Aim of the exercise –
Starting at the top of the records below, write out each line exactly as it stands, stopping after the line with "businessman or businesswoman"; exclude the pictures.
──────── Extracted entries
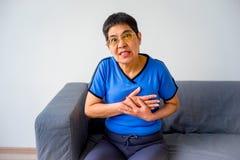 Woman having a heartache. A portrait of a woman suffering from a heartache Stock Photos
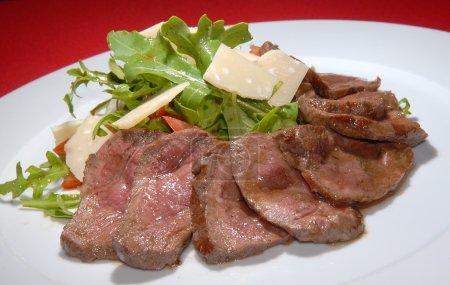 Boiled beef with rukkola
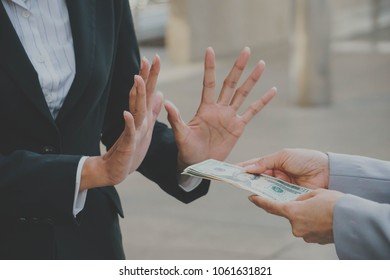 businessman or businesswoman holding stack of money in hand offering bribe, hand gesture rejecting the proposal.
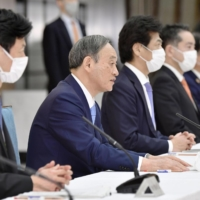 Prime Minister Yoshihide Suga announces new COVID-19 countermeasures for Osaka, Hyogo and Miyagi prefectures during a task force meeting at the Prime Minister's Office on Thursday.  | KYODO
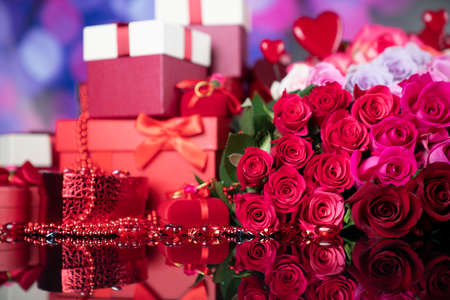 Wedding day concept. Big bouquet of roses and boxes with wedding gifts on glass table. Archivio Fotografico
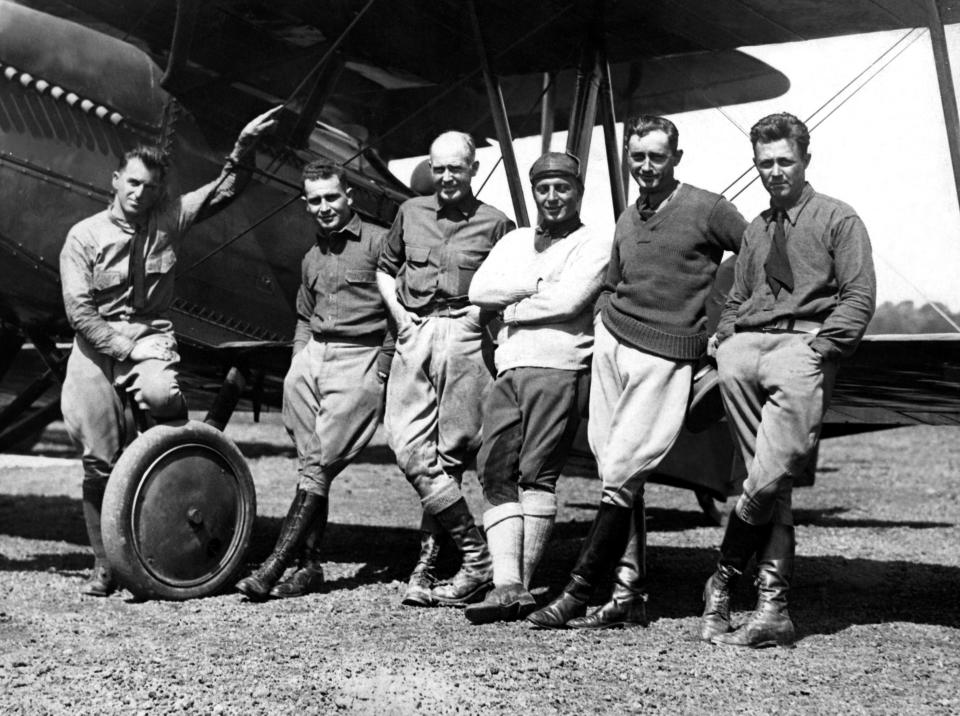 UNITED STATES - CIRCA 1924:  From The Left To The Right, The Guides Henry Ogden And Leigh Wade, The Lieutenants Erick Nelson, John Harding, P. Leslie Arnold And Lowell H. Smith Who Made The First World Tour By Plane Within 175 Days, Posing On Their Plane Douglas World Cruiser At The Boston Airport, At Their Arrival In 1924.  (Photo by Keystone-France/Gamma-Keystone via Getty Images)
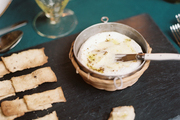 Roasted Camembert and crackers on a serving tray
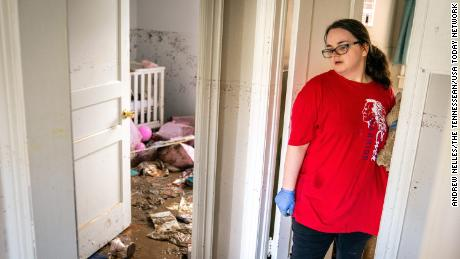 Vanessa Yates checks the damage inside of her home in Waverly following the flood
────────────────
Exercise solution –
 Woman having a heartache. A portrait of a woman suffering from a heartache Stock Photos
 Boiled beef with rukkola
 businessman or businesswoman holding stack of money in hand offering bribe, hand gesture rejecting the proposal.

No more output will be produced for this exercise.